7. The system according to claim 6, characterized in that, The edge-guided fusion module performs feature fusion in the following manner: For the near-infrared fluorescence feature map and visible light feature map of the k-th scale and c-th channel, the pixel-level weight map is used to perform weighted fusion to obtain the fused feature map.
8. The system according to claim 1, characterized in that, The multimodal AI segmentation network in the AI intelligent processing module is a neural network model optimized by INT8 quantization and / or model pruning. The multimodal AI segmentation network is trained based on the near-infrared fluorescence-visible light paired dataset of endoscopic thyroid surgery.
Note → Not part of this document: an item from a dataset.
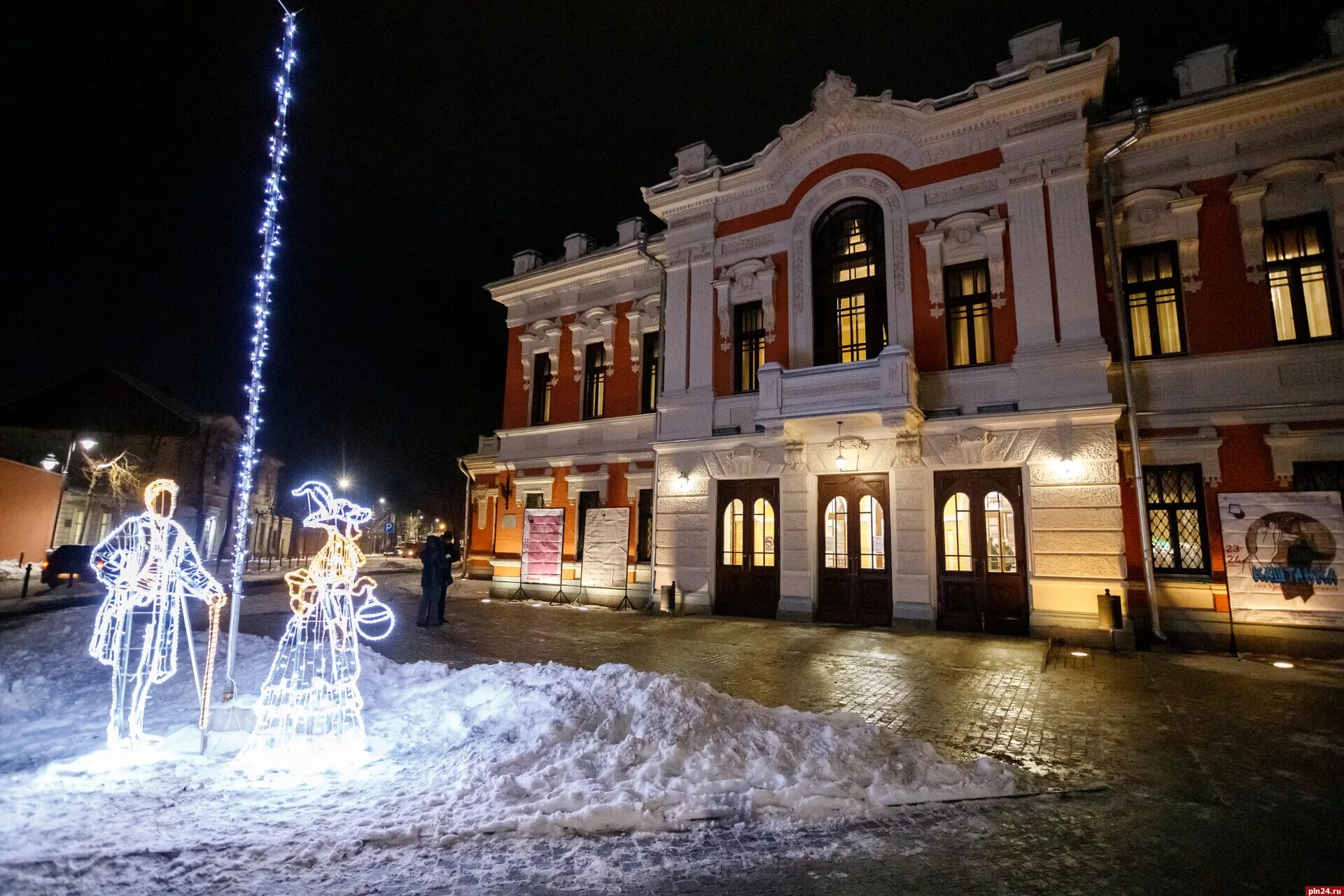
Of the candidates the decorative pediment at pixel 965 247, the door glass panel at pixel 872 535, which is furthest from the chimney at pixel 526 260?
the door glass panel at pixel 872 535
After training, the multimodal AI segmentation network is deployed on the graphics processor hardware to achieve the inference speed required for real-time surgical navigation.
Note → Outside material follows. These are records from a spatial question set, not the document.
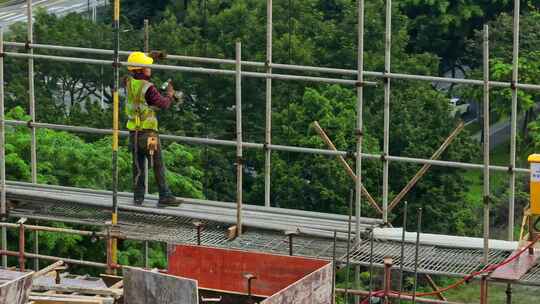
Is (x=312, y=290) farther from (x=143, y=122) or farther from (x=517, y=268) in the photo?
(x=143, y=122)

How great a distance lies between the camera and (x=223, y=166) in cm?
4819

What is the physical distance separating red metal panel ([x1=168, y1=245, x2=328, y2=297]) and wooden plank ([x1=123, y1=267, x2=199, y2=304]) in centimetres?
162

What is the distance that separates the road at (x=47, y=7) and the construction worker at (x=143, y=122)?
175 ft

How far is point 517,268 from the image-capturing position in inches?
685

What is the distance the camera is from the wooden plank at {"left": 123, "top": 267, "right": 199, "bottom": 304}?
49.8 feet

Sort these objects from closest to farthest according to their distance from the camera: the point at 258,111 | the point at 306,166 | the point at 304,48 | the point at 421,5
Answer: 1. the point at 306,166
2. the point at 258,111
3. the point at 304,48
4. the point at 421,5

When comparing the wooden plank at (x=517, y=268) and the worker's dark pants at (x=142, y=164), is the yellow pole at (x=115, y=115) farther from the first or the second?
the wooden plank at (x=517, y=268)

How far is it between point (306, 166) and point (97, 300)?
3189 cm

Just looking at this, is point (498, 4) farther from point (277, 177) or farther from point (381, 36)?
point (277, 177)

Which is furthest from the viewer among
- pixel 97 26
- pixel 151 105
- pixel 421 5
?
pixel 421 5

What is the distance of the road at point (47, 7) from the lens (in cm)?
7519

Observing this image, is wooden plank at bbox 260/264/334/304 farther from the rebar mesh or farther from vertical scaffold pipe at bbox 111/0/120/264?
vertical scaffold pipe at bbox 111/0/120/264

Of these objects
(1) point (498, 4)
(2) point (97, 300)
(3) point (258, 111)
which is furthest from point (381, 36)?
(2) point (97, 300)

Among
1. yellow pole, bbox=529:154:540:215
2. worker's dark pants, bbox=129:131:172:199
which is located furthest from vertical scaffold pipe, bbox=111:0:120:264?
yellow pole, bbox=529:154:540:215
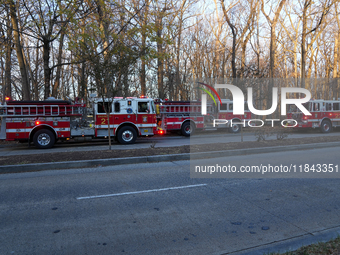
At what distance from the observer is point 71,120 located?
47.5 feet

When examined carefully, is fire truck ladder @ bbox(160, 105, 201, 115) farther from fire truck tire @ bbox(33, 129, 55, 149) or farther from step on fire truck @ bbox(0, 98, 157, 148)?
fire truck tire @ bbox(33, 129, 55, 149)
9. The system according to claim 8, characterized in that, The construction of the near-infrared fluorescence-visible light paired dataset for laparoscopic thyroid surgery includes the following steps: Collect paired data covering different surgical approaches, gender, age, and anatomical variations; The annotations were performed by several senior surgeons at the pixel level, and the annotation consistency was obtained with an intragroup correlation coefficient greater than 0.
9. Apply at least one of the following data augmentation operations to the training dataset: random cropping, flipping, brightness perturbation, noise addition, elastic deformation, rotation, and scaling transformation.
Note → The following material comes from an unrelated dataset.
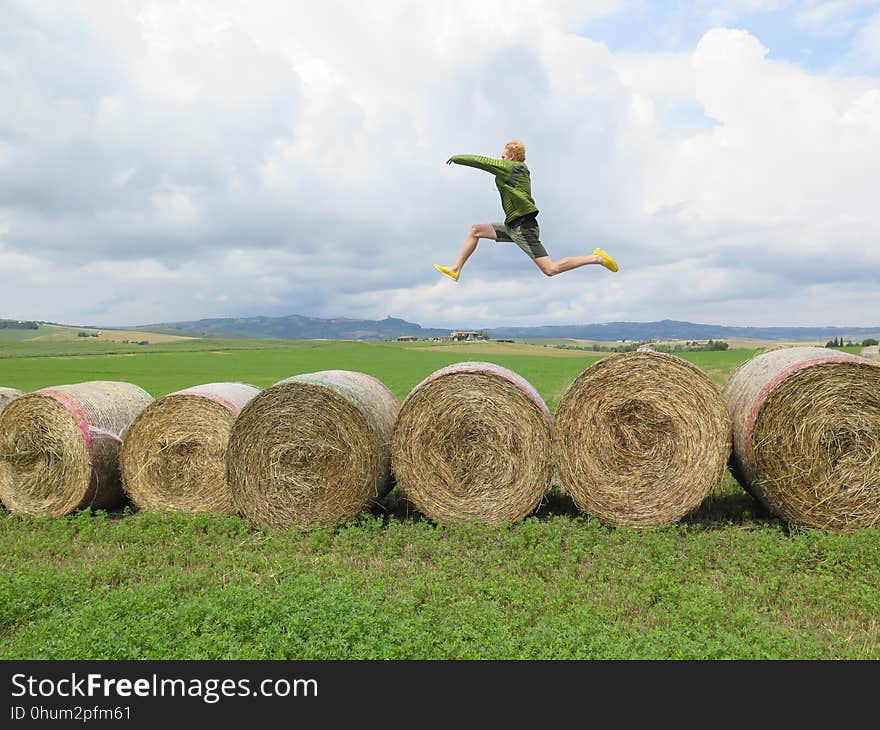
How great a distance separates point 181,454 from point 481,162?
199 inches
10. A multimodal real-time fusion AI navigation method for endoscopic thyroid surgery, applied to the multimodal real-time fusion AI navigation system as described in any one of claims 1-9, characterized in that, Includes the following steps: S1. Simultaneously acquire near-infrared fluorescence image data and visible light video data of the laparoscopic surgical area to obtain a frame-level synchronized dual-channel data stream; S2. The dual-channel data stream is preprocessed to obtain a preprocessed near-infrared fluorescence image and a visible light brightness channel image; the preprocessed near-infrared fluorescence image and visible light brightness channel image are input into a multimodal AI segmentation network based on an edge-guided fusion mechanism for real-time processing to obtain a segmentation mask for key structures such as the parathyroid gland, recurrent laryngeal nerve, upper pole thyroid vessels, and trachea. S3. The key structure segmentation mask is superimposed and fused into the visible light video data in a highlighted form to generate an augmented reality surgical field of view; S4. Based on the key structure segmentation mask and the preset surgical planning path, generate dynamic guidance markers in the augmented reality surgical field of view.